Yes, and DM already has some handling for the bdi_write_congested() code. The
problem I see now is that only the DM core knows about this congestion info.
When it gets called on its congested_fn routine, the DM core simply looks at
each consumed lower-level device and calls bdi_congested() for that device
and combines the return codes. But I believe a lot of the congestion is being
caused by the private queues within the snapshot module, which the DM core
knows nothing about.

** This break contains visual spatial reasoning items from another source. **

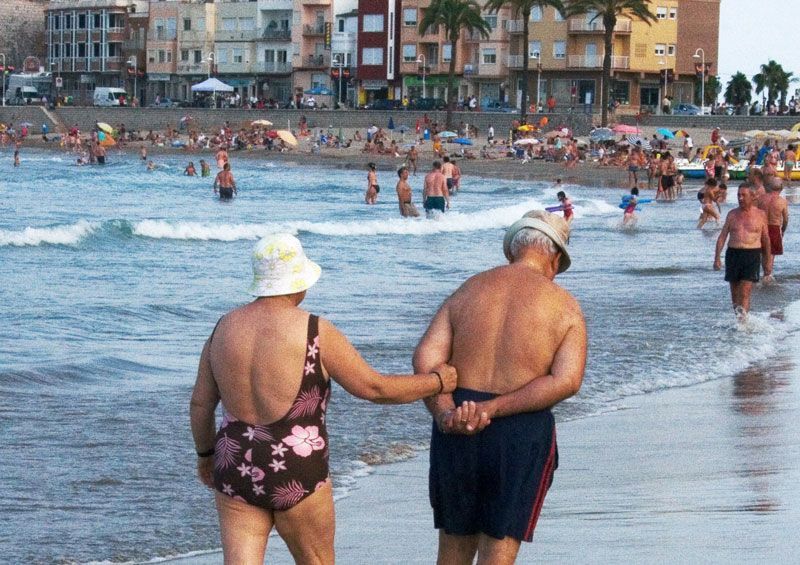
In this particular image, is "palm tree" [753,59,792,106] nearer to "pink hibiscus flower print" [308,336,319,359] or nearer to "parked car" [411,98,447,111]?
"parked car" [411,98,447,111]

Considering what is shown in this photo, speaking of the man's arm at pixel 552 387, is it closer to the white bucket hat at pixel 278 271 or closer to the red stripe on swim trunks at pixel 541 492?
the red stripe on swim trunks at pixel 541 492

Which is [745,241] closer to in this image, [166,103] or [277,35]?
[166,103]

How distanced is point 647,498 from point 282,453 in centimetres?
273

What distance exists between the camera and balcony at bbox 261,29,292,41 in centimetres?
9469

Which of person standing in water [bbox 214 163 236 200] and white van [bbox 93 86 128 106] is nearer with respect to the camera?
person standing in water [bbox 214 163 236 200]

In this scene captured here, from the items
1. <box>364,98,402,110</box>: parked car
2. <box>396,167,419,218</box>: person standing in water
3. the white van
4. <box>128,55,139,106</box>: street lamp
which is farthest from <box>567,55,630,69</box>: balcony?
<box>396,167,419,218</box>: person standing in water

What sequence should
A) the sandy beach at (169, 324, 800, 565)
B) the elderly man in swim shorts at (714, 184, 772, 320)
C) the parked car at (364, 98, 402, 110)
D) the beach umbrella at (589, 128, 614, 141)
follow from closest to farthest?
the sandy beach at (169, 324, 800, 565)
the elderly man in swim shorts at (714, 184, 772, 320)
the beach umbrella at (589, 128, 614, 141)
the parked car at (364, 98, 402, 110)

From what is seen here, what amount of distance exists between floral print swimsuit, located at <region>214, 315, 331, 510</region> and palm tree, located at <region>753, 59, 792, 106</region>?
87379 millimetres

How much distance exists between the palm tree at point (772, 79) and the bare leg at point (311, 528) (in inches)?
3437

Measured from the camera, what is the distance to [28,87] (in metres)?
102

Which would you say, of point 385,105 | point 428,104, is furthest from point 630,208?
point 385,105

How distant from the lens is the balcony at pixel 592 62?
3014 inches

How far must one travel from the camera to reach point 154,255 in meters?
25.3

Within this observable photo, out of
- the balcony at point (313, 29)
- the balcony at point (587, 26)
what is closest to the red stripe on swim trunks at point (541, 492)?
the balcony at point (587, 26)
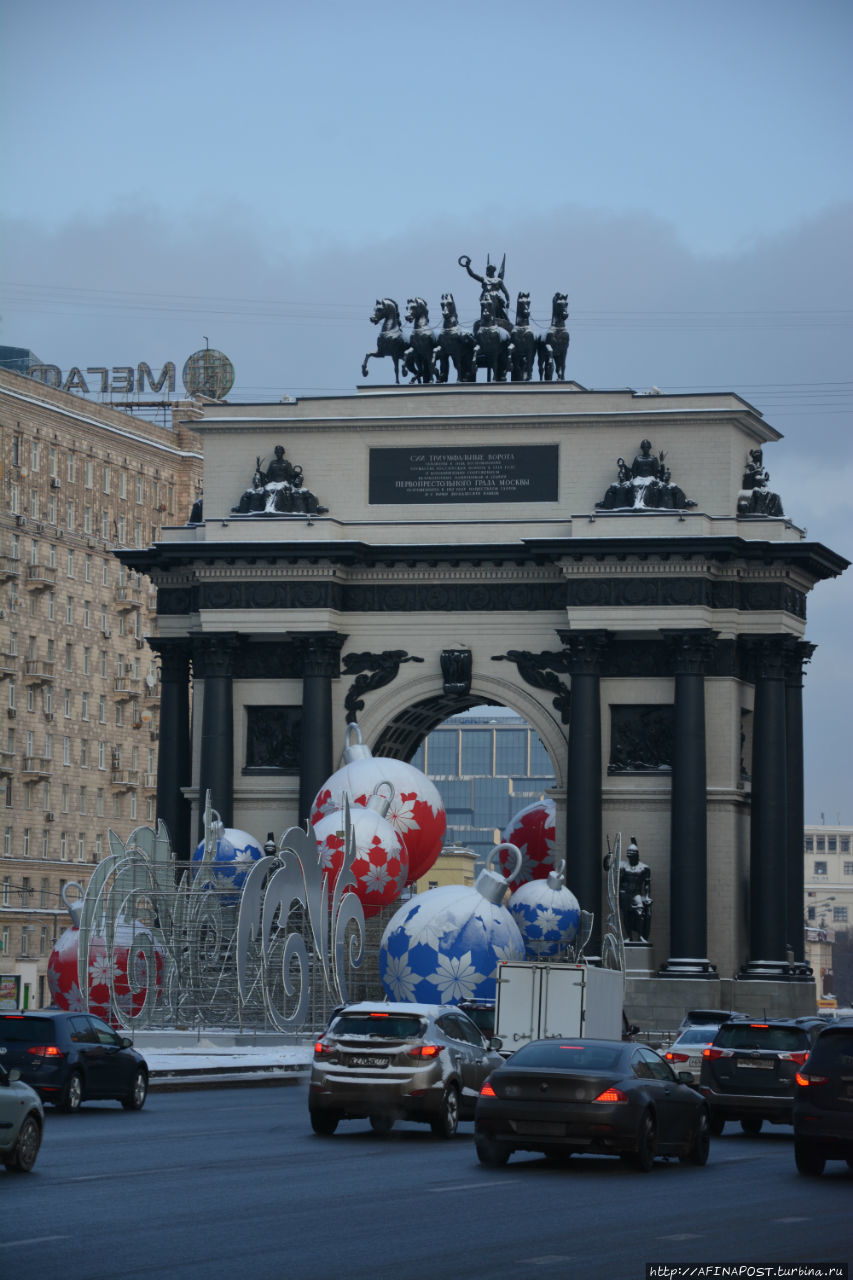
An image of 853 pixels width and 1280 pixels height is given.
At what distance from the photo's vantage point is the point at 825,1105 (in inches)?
1033

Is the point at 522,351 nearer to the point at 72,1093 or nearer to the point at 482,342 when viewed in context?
the point at 482,342

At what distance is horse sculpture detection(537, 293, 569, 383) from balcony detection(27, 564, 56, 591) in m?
37.5

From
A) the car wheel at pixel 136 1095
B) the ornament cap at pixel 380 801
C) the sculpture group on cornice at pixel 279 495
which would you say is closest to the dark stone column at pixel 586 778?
the sculpture group on cornice at pixel 279 495

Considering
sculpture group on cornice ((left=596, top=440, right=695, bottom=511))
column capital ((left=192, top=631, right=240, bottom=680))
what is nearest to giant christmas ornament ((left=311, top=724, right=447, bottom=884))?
column capital ((left=192, top=631, right=240, bottom=680))

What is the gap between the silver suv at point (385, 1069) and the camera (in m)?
30.0

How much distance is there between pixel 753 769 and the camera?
6781 centimetres

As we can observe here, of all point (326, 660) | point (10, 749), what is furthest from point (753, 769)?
point (10, 749)

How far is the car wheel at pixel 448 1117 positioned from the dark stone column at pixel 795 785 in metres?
39.0

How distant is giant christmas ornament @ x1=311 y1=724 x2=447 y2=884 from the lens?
57.7 m

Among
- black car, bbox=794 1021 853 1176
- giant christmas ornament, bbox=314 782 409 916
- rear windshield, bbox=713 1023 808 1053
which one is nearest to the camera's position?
black car, bbox=794 1021 853 1176

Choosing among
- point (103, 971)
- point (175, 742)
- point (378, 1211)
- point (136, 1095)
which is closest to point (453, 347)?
point (175, 742)

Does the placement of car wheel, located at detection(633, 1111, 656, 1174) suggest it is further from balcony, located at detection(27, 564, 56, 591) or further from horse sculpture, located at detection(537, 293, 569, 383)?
balcony, located at detection(27, 564, 56, 591)

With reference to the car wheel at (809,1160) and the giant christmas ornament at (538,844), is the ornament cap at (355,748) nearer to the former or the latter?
the giant christmas ornament at (538,844)

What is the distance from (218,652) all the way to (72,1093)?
36.7m
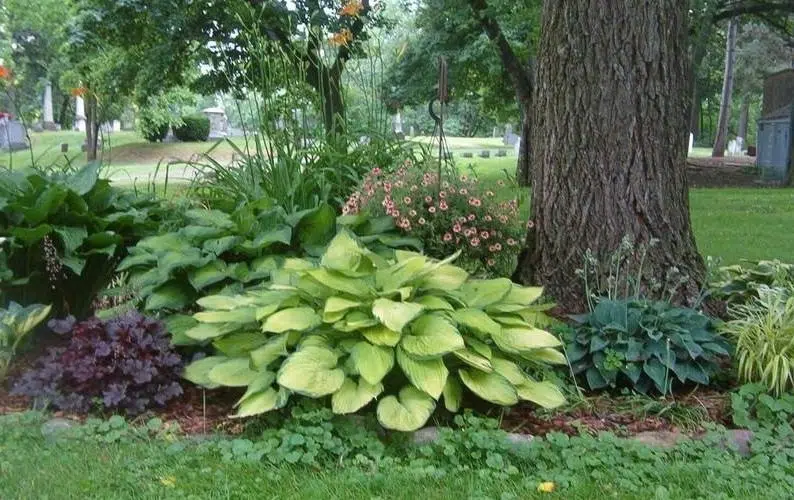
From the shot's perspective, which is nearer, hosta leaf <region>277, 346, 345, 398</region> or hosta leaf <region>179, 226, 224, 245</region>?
hosta leaf <region>277, 346, 345, 398</region>

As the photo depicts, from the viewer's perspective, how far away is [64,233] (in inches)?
168

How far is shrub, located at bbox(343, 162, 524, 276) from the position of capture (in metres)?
4.37

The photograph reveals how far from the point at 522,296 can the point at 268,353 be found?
1136mm

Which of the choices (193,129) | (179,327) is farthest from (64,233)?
(193,129)

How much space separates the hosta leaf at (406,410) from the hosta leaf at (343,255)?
0.63 m

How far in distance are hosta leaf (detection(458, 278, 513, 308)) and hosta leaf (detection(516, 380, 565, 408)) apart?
422mm

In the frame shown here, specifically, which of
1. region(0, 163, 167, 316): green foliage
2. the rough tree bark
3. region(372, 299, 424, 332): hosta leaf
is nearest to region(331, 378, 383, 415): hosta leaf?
region(372, 299, 424, 332): hosta leaf

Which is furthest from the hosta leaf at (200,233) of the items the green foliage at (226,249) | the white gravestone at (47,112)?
the white gravestone at (47,112)

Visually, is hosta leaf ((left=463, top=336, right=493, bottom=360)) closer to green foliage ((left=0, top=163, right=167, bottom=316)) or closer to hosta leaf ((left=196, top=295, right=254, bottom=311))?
hosta leaf ((left=196, top=295, right=254, bottom=311))

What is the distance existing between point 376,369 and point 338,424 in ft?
0.80

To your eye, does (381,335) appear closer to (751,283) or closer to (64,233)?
(64,233)

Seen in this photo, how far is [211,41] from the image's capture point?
47.0 feet

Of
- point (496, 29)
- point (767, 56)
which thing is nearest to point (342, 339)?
point (496, 29)

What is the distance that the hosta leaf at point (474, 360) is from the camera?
3.14 m
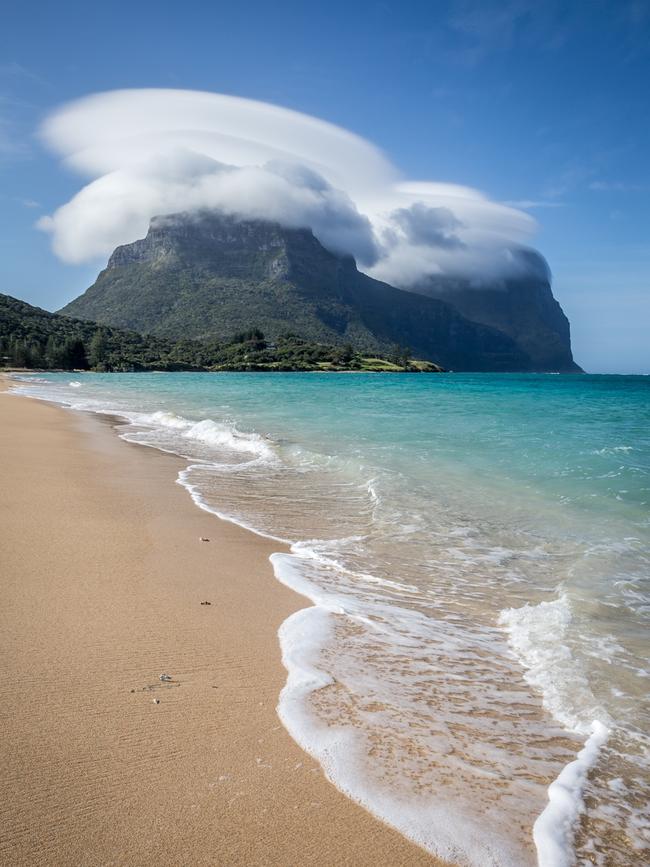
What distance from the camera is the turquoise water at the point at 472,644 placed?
268 centimetres

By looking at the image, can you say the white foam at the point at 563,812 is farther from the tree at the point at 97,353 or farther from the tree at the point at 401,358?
the tree at the point at 401,358

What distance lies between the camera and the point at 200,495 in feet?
31.9

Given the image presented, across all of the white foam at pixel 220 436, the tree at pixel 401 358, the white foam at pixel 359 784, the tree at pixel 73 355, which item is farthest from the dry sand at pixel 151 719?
the tree at pixel 401 358

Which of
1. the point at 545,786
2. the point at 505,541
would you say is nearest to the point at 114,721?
the point at 545,786

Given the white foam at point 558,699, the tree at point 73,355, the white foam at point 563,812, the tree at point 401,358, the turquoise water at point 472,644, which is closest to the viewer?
the white foam at point 563,812

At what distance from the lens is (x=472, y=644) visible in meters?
4.57

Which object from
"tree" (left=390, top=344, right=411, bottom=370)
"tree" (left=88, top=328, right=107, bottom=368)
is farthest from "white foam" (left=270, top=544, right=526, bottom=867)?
"tree" (left=390, top=344, right=411, bottom=370)

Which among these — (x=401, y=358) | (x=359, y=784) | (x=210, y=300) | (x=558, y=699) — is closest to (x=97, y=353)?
(x=210, y=300)

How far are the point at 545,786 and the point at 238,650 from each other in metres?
2.10

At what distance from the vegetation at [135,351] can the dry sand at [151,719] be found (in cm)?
10335

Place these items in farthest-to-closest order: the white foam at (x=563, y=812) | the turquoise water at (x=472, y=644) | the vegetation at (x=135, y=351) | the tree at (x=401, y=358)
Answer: the tree at (x=401, y=358), the vegetation at (x=135, y=351), the turquoise water at (x=472, y=644), the white foam at (x=563, y=812)

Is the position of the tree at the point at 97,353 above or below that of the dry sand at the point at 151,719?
above

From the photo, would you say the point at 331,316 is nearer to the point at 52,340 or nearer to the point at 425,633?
the point at 52,340

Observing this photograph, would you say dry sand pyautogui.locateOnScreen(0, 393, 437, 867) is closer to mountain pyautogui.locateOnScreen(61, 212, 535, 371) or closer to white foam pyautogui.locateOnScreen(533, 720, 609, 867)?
white foam pyautogui.locateOnScreen(533, 720, 609, 867)
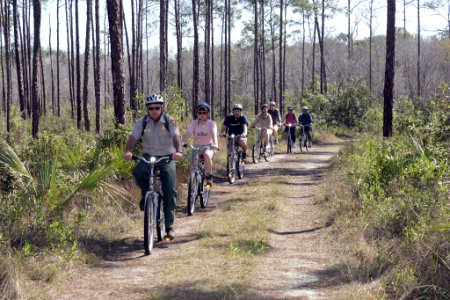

So it seems like we'll need to add a new call into the
DM sub-modules to allow them to return TRUE if they are experiencing any
internal congestion, and combine that info with the return codes from the
lower-level devices.

Or perhaps a slightly simpler idea would be to just add an atomic counter to
the DM-device private-data to keep a count of the number of dm_io structures
currently allocated for that device, and return TRUE on the congested_fn call
when it gets above some value. This is simpler from a code standpoint, since
it means the DM core can still handle all the congestion stuff without
involving the sub-modules. But on the other hand, for simple dm-linear
devices that are effectively just a pass-through-with-offset, it seems kinda
silly to impose such an arbitrary limit when the lower-level device's
congested_fn routine would adequately handle notifying pdflush when it's
congested.

> That will help a lot. But there are probably still ways to trip it up:
> say, a tremendous direct-io write() of highmem pages, which will bypass all
> the above pagecache stuff.
>
> However the direct-io code itself has explicit throttling of the number of
> requests which it will put into flight, so an exploit would probably have
> to use a lot of processes operating concurrently.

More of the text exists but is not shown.